◆ What is needed: Verbatim copy, pictures excluded: every line from the one with "Jack & Jones, Spray" through the final line of the data below, and no other line.

┄┄┄┄┄┄

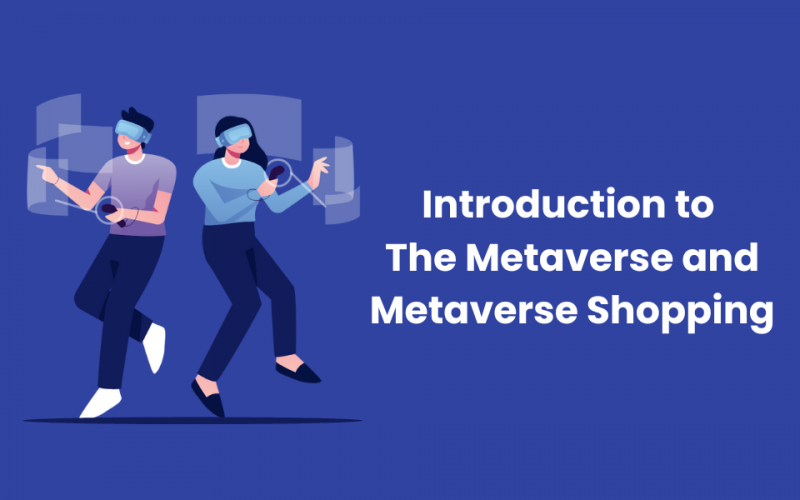 Introduction to the Metaverse and Metaverse Shopping.png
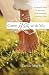 Come Walk with Me: A Woman's Personal Guide to Knowing God and Mentoring Others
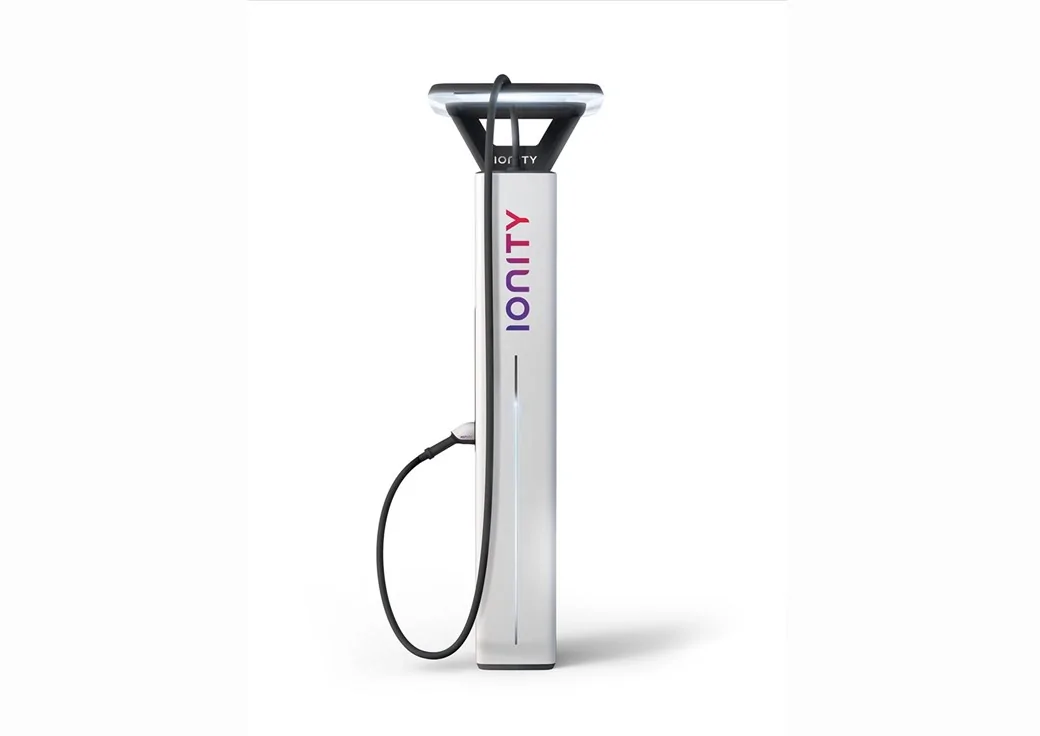 Cybercab Robotaxi Volkswagen electric cars: what you need to know electric_vw_charging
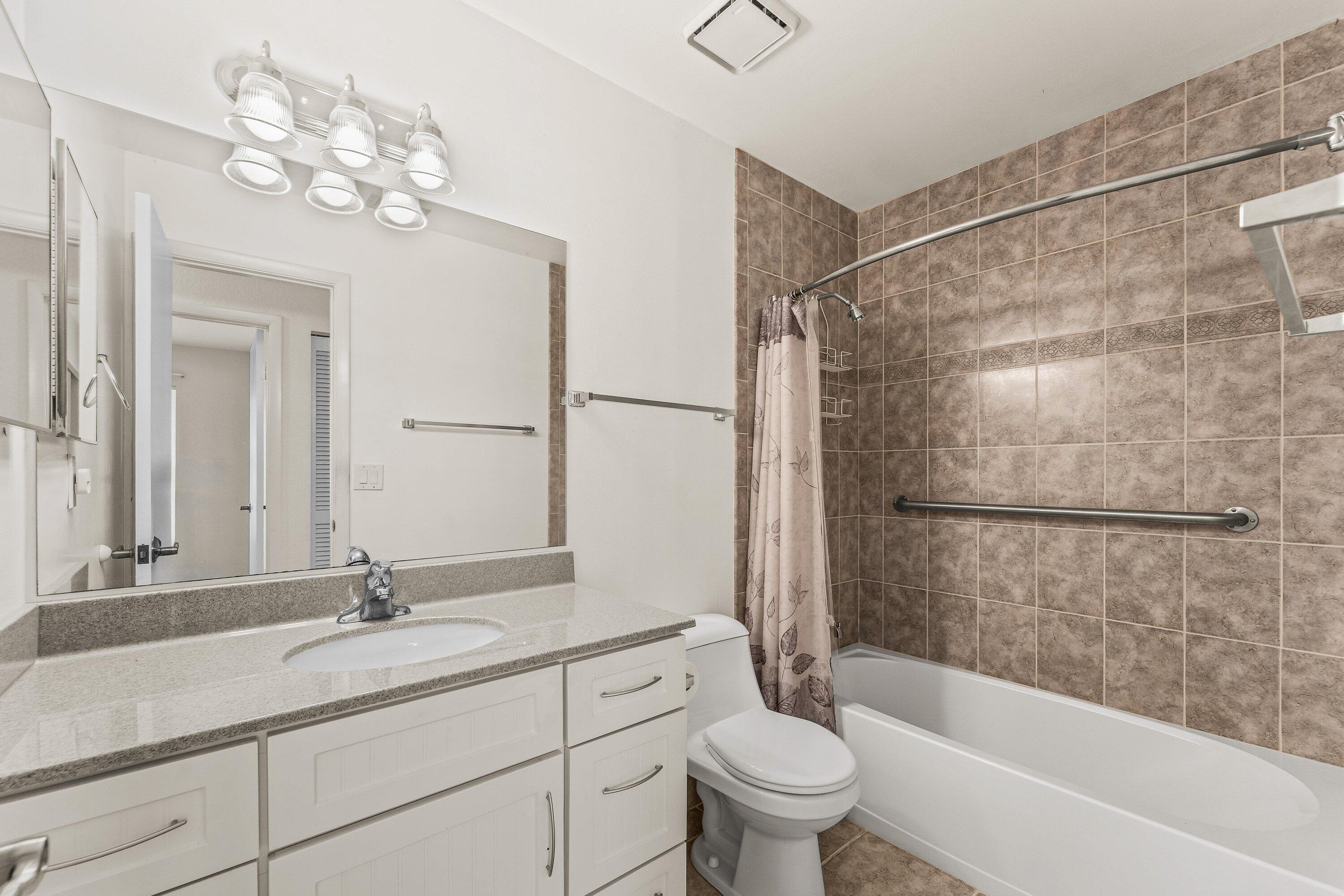 1000 SW 127th Davie, FL 33325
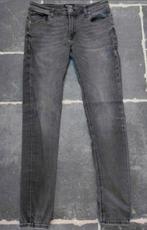 Jack & Jones, Spray on / Tom, Super Skinny, W32 L32, Rob3232, W32 (confectie 46) of kleiner, Ophalen of Verzenden, Zo goed als nieuw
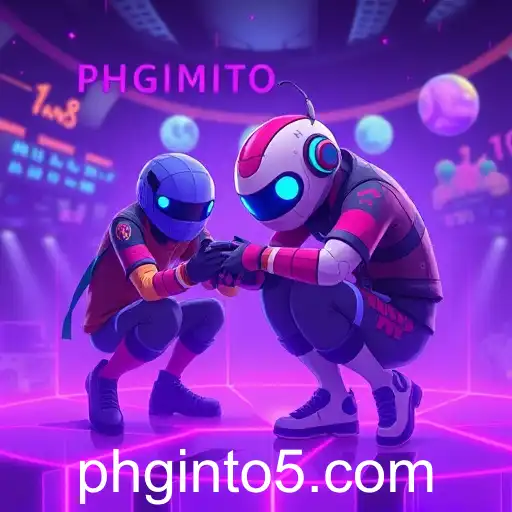 Rise of Online Gaming in 2026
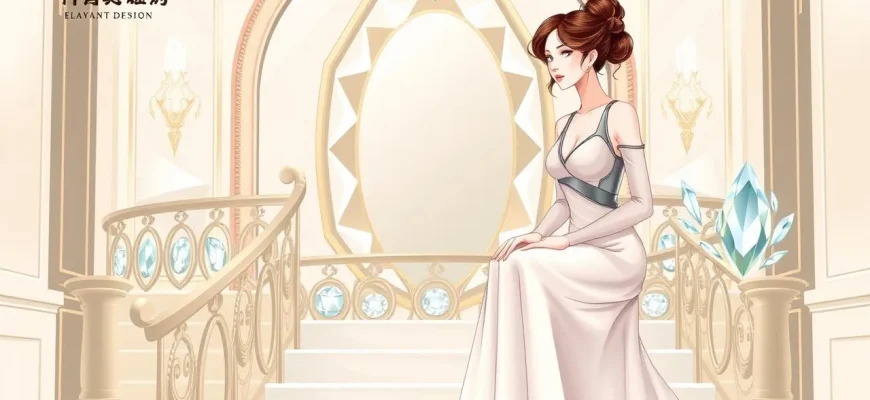 探偵映画：ダイヤモンドの謎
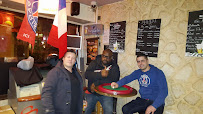 Photos du propriétaire du Café Vanilla Café à Le Pré-Saint-Gervais - n°17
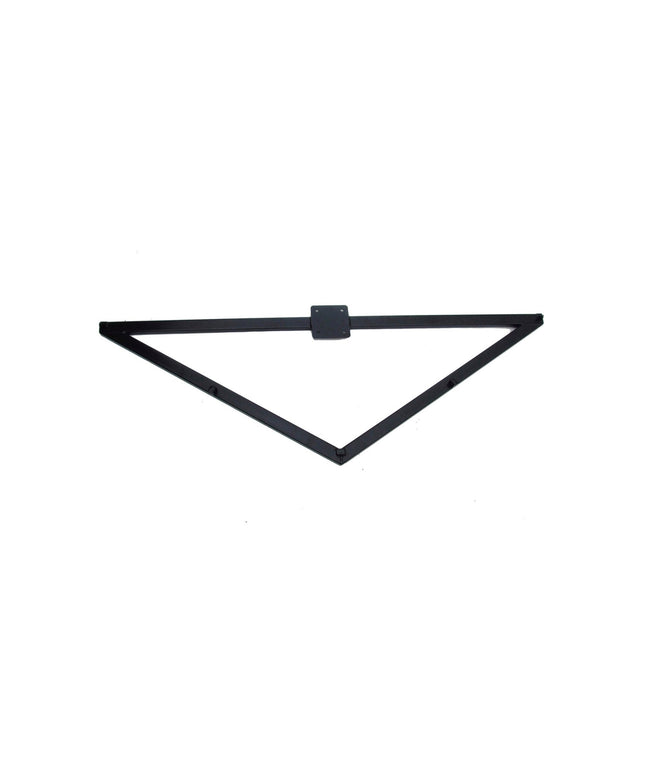 SunTrends Gable Ends - Part 7 FG - 00121 FG-00121 - Play and Sync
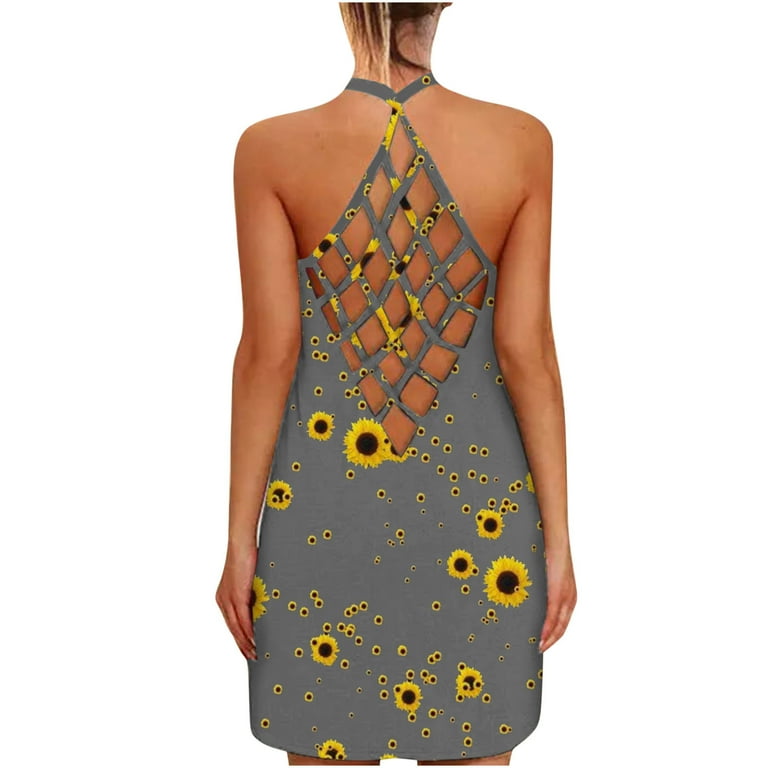 Cocktail dress best sale to hide tummy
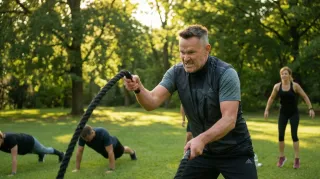Dieser Anbieter hat keine Bildbeschreibung für dieses Bild hinterlegt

┄┄┄┄┄┄

◆ Expected answer:
 Jack & Jones, Spray on / Tom, Super Skinny, W32 L32, Rob3232, W32 (confectie 46) of kleiner, Ophalen of Verzenden, Zo goed als nieuw
 Rise of Online Gaming in 2026
 探偵映画：ダイヤモンドの謎
 Photos du propriétaire du Café Vanilla Café à Le Pré-Saint-Gervais - n°17
 SunTrends Gable Ends - Part 7 FG - 00121 FG-00121 - Play and Sync
 Cocktail dress best sale to hide tummy
Dieser Anbieter hat keine Bildbeschreibung für dieses Bild hinterlegt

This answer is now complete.